Can your prospects tell the difference between your company and its closest competitors? If not, it may be time to overhaul your marketing strategy. Differentiation is at the heart of long-term marketing success, and the key to marketing strategy is originality.
Let's take a look at an old slogan. Most of us instantly recognize "Good to the last drop" as belonging to Maxwell House. This venerable slogan has been successful at differentiating the product from scores of competitors, including many that might otherwise appear virtually identical. Not only has it been hammered home year after year, but the slogan also works because it encapsulates the promise of the brand in a way that's uniquely valuable to the target audience.
Differentiation plays a key role in branding and is the foundation of a competitive advantage. And it profoundly affects your position in the minds of your prospects and customers. Effective differentiation can position you as No. 1 among your competitors--the company or brand customers turn to first--while a poor differentiation strategy can leave you buried in the middle of the pack.
Are you ready to develop your own differentiation strategy? Here are four steps to get you started.
1. Evaluate competitive messages. Your first step is to gather and evaluate the marketing materials of your chief competitors, including their ads, brochures and website content. Don't be surprised if you see a lot of "me too" marketing. There's simply a lot of bad marketing out there, and the fact that many of your competitors have no differentiation strategy will work to your advantage.
At least some of your competitors--usually the category leaders--will make promises that resonate with their target audiences. Carefully review the benefit statements your competitors make, and determine what claims set them apart.
2. Find what makes you unique. For a companywide differentiation strategy, consider what separates you from the competitors you've evaluated. Whether you market a product or operate a service business, such as an accounting firm or a power-washing company, it's essential to clearly differentiate through your marketing how what you offer is of unique value.

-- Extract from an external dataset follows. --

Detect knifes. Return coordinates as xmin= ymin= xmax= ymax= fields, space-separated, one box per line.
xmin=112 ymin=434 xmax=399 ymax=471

Your point of differentiation may relate to the way your product or service is provided, priced or even delivered. The most important thing to discover is the principal benefit you offer that is uniquely valuable to customers and gives you a competitive advantage.
3. Tell the world. Your next step is to create a new marketing message that communicates your product or service's unique value. This message should become the core of your entire marketing campaign. To successfully gain a competitive advantage, consistently drive this point of differentiation home until it becomes integral to your brand image.
For example, through its slogan, Maxwell House communicates that its coffee will always taste good, not bitter, down to the very bottom of the pot. When repeatedly communicated through ongoing marketing, it's this assertion about being "Good to the last drop" that differentiates the product and has helped make it successful over the years.
4. Keep your promise. Effective differentiation has everything to do with customer satisfaction, which builds loyalty and often trumps price as a primary consideration of consumers. As long as your company can sustain its ability to differentiate in a way that consistently meets consumer expectations, customers may reject lower-cost competitors in favor of what you have to offer.
The bottom line is that customers see the value of what's offered. Rather than go elsewhere for a simi-lar product or service at a lower price, they'll stay loyal because of the "intangibles." Nothing costs you customers faster than a disconnect between the promises made in marketing and the reality of customer experience with your product or brand. So for long-term success, your company or product must live up to its marketing promise.